* Information given
——————————
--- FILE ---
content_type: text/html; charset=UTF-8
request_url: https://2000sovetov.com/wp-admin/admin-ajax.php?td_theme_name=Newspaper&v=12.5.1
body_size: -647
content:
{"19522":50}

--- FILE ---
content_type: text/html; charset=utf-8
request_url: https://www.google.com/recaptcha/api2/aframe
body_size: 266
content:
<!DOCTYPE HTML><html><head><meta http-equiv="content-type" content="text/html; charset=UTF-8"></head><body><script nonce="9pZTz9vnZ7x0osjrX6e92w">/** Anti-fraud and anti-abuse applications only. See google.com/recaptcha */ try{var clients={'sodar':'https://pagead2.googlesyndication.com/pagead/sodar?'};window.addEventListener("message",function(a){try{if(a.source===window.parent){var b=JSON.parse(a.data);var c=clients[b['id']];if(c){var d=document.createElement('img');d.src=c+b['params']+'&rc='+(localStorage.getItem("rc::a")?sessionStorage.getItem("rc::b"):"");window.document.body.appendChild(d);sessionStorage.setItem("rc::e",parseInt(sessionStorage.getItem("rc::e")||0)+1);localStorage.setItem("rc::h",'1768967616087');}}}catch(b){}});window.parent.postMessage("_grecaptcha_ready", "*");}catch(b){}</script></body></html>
——————————
* Task details
Nothing in the data should be altered; please repeat it exactly.

* Task solution
--- FILE ---
content_type: text/html; charset=UTF-8
request_url: https://2000sovetov.com/wp-admin/admin-ajax.php?td_theme_name=Newspaper&v=12.5.1
body_size: -647
content:
{"19522":50}

--- FILE ---
content_type: text/html; charset=utf-8
request_url: https://www.google.com/recaptcha/api2/aframe
body_size: 266
content:
<!DOCTYPE HTML><html><head><meta http-equiv="content-type" content="text/html; charset=UTF-8"></head><body><script nonce="9pZTz9vnZ7x0osjrX6e92w">/** Anti-fraud and anti-abuse applications only. See google.com/recaptcha */ try{var clients={'sodar':'https://pagead2.googlesyndication.com/pagead/sodar?'};window.addEventListener("message",function(a){try{if(a.source===window.parent){var b=JSON.parse(a.data);var c=clients[b['id']];if(c){var d=document.createElement('img');d.src=c+b['params']+'&rc='+(localStorage.getItem("rc::a")?sessionStorage.getItem("rc::b"):"");window.document.body.appendChild(d);sessionStorage.setItem("rc::e",parseInt(sessionStorage.getItem("rc::e")||0)+1);localStorage.setItem("rc::h",'1768967616087');}}}catch(b){}});window.parent.postMessage("_grecaptcha_ready", "*");}catch(b){}</script></body></html>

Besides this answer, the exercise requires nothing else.